[GIVEN TASK 1]: Count the lines of the listing that contain the word "further" and reply with the number alone.
begin TEXT EXTRACT
Start on your phone and continue on your tablet exactly where you left off

The principle of the Continue On feature is surprisingly simple. For example, if you open a specific document in Google Docs on your phone, a suggestion with the app’s phone icon will appear on your tablet’s desktop (more precisely, in the dock). By clicking on it, you will be able to immediately continue the work you interrupted, but on the second device.

In practice, it’s immensely useful in situations where you start reading an article on your phone on the bus, then sit down at your tablet at home and want to open the page on a larger display. Instead of searching your history or re-finding the link, the system will offer you to continue. The same will apply to Gmail – if you open a specific email on your phone, thanks to Continue On, a suggestion to open that very email thread will pop up on your tablet.

Seamless transition not only to apps but also to the browser

To be able to continue working on your tablet in this way, you don’t even need to have the respective application installed. Google has also made sure that the feature can handle the transition to the browser. So, if you don’t have Docs on your tablet, the system will be able to redirect you directly to the web version of the service.

Will the feature eventually come to laptops?

Initially, Continue On will support only one direction – moving from phone to tablet. However, Google has confirmed that the feature is technically designed to be two-way. Over time, it should therefore be possible to move work in the opposite direction, from tablet to phone, and probably also between other types of devices.
end TEXT EXTRACT
begin RECORD SET
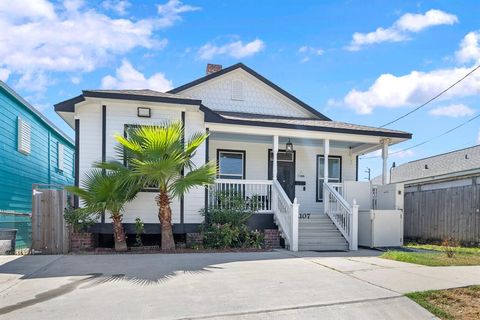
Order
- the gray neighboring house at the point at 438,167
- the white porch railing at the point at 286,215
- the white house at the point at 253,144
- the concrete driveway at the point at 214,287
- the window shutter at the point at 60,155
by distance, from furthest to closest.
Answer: the gray neighboring house at the point at 438,167, the window shutter at the point at 60,155, the white house at the point at 253,144, the white porch railing at the point at 286,215, the concrete driveway at the point at 214,287

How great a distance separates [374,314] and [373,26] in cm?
1119

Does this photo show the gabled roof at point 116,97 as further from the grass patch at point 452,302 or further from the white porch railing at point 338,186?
the grass patch at point 452,302

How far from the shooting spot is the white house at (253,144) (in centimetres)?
1145

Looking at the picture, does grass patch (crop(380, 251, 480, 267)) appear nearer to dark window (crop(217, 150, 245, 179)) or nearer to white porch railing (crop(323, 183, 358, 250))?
white porch railing (crop(323, 183, 358, 250))

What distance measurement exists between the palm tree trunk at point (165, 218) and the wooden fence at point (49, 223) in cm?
241

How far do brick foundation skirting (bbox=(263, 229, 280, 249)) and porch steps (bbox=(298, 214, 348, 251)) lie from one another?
0.68 metres

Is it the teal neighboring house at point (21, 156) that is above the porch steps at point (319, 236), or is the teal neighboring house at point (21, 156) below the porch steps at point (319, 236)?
above

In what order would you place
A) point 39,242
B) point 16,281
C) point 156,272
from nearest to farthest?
point 16,281 < point 156,272 < point 39,242

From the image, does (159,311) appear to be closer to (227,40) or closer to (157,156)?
(157,156)

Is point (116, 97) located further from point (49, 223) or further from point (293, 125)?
point (293, 125)

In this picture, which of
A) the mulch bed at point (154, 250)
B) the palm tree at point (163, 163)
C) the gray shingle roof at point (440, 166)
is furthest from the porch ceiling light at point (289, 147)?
the gray shingle roof at point (440, 166)

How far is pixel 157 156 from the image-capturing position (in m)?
9.94

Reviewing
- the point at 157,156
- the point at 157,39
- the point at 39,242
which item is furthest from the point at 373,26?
the point at 39,242

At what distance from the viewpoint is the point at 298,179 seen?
15.3 m
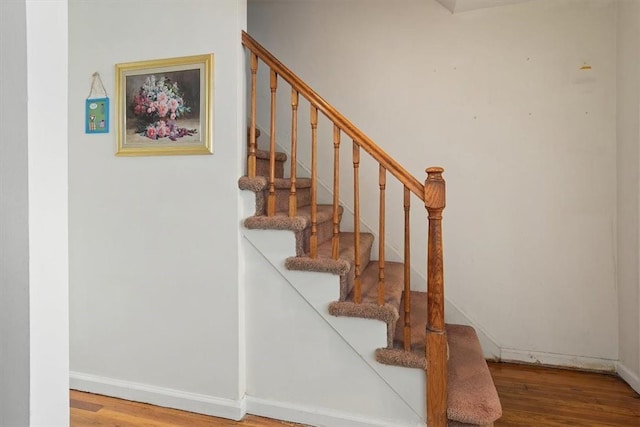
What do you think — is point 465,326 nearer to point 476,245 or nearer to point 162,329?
point 476,245

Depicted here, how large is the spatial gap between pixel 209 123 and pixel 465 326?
2.11m

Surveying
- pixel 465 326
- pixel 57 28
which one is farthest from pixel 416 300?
pixel 57 28

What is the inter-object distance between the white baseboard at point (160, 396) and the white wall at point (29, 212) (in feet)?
4.50

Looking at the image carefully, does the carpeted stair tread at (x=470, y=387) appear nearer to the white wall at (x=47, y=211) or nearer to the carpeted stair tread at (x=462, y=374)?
the carpeted stair tread at (x=462, y=374)

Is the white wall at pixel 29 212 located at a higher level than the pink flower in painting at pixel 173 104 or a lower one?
lower

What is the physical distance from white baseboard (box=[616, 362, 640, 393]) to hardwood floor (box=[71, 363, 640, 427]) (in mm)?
33

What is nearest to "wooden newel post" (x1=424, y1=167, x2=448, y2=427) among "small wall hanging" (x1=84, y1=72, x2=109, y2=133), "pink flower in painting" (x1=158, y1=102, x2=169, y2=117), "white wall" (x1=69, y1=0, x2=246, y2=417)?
"white wall" (x1=69, y1=0, x2=246, y2=417)

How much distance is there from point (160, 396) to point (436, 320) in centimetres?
159

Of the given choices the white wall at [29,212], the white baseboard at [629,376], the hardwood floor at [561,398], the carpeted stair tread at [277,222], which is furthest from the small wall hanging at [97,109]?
the white baseboard at [629,376]

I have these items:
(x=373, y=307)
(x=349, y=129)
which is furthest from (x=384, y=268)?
(x=349, y=129)

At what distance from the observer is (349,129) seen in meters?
1.82

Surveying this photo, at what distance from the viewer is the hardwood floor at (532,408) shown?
1.88 metres

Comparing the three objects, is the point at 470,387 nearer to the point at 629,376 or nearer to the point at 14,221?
the point at 629,376

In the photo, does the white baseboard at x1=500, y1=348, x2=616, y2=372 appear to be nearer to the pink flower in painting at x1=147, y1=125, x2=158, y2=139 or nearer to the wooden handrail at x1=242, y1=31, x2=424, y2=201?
the wooden handrail at x1=242, y1=31, x2=424, y2=201
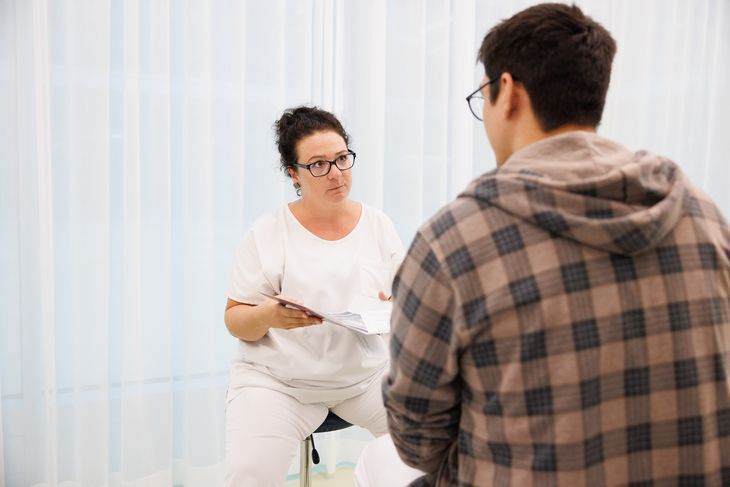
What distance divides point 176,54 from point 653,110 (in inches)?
93.0

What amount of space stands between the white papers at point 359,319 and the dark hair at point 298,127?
1.66 ft

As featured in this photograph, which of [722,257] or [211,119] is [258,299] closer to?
[211,119]

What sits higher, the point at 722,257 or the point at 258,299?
the point at 722,257

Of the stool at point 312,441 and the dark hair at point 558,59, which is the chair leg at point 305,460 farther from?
the dark hair at point 558,59

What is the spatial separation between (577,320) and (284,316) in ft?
3.16

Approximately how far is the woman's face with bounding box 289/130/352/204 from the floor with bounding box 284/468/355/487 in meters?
1.24

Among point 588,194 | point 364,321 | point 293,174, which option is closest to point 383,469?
point 364,321

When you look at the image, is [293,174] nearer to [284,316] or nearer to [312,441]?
[284,316]

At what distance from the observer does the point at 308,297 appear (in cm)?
186

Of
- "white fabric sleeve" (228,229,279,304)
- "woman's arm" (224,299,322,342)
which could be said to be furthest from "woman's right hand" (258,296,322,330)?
"white fabric sleeve" (228,229,279,304)

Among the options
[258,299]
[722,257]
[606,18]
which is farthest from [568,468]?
[606,18]

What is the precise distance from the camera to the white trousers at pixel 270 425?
1629 millimetres

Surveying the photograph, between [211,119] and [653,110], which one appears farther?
[653,110]

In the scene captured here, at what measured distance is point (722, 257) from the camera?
36.5 inches
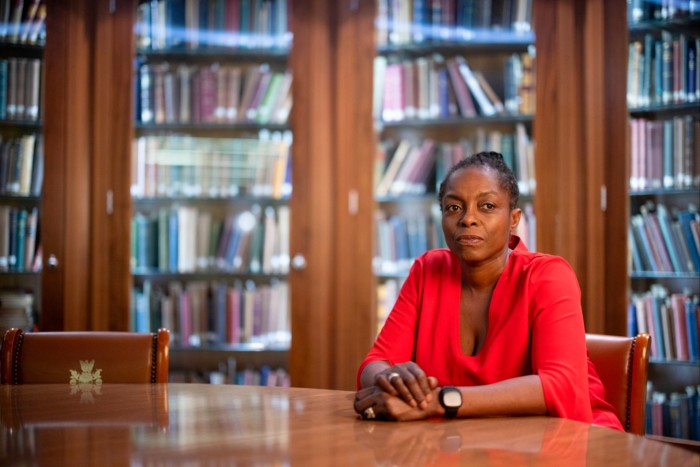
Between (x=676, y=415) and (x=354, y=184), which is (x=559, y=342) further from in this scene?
(x=354, y=184)

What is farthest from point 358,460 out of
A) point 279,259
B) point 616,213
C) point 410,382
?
point 279,259

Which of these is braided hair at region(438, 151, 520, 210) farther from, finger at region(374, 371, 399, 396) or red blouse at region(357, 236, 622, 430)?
finger at region(374, 371, 399, 396)

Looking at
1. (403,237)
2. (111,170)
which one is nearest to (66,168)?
(111,170)

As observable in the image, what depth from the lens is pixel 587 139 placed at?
12.1ft

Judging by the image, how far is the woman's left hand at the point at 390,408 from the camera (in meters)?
1.50

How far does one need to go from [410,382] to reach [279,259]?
2.66 m

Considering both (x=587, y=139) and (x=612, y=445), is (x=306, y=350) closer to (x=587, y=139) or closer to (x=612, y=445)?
(x=587, y=139)

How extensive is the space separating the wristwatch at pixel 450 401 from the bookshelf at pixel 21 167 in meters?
3.05

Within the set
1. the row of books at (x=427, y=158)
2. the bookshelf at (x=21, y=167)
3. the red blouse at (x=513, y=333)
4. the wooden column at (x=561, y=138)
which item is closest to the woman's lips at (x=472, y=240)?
end RECORD SET
[GIVEN TASK 2]: List every heading in the Continue On text, one per line.

[TASK SOLUTION 1]: 3

[TASK SOLUTION 2]:
Start on your phone and continue on your tablet exactly where you left off
Seamless transition not only to apps but also to the browser
Will the feature eventually come to laptops?